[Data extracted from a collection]

★ ★ ★ ★ ★ ★ ★

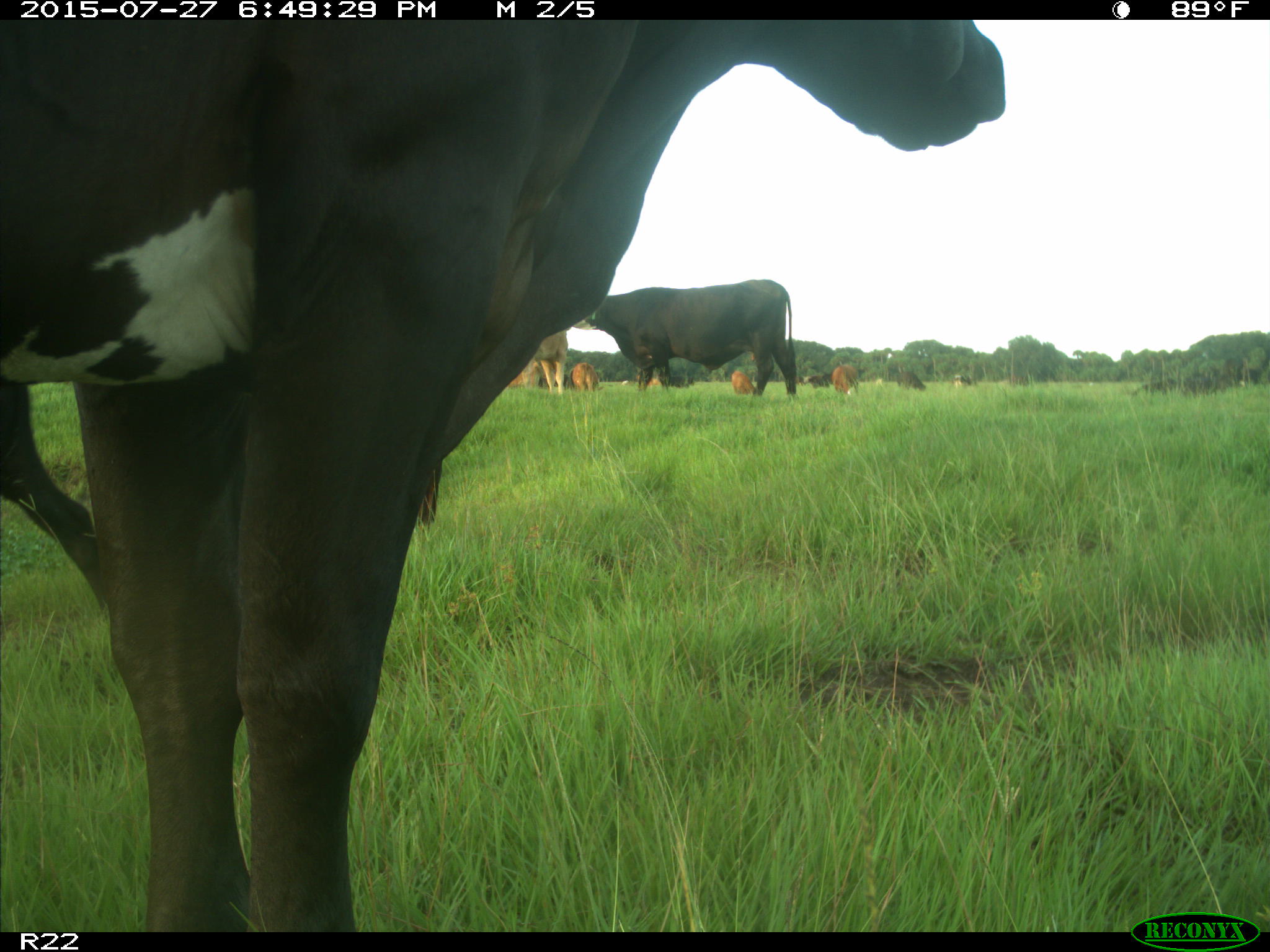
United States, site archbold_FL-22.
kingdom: Animalia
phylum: Chordata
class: Mammalia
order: Artiodactyla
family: Bovidae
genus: Bos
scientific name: Bos taurus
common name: domestic cow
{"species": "Bos taurus (domestic cow)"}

★ ★ ★ ★ ★ ★ ★

Only the last part of the entries above is needed: please copy the line with "order: Artiodactyla" and each line after it exactly.

→ **TASK ANSWER**:
order: Artiodactyla
family: Bovidae
genus: Bos
scientific name: Bos taurus
common name: domestic cow
{"species": "Bos taurus (domestic cow)"}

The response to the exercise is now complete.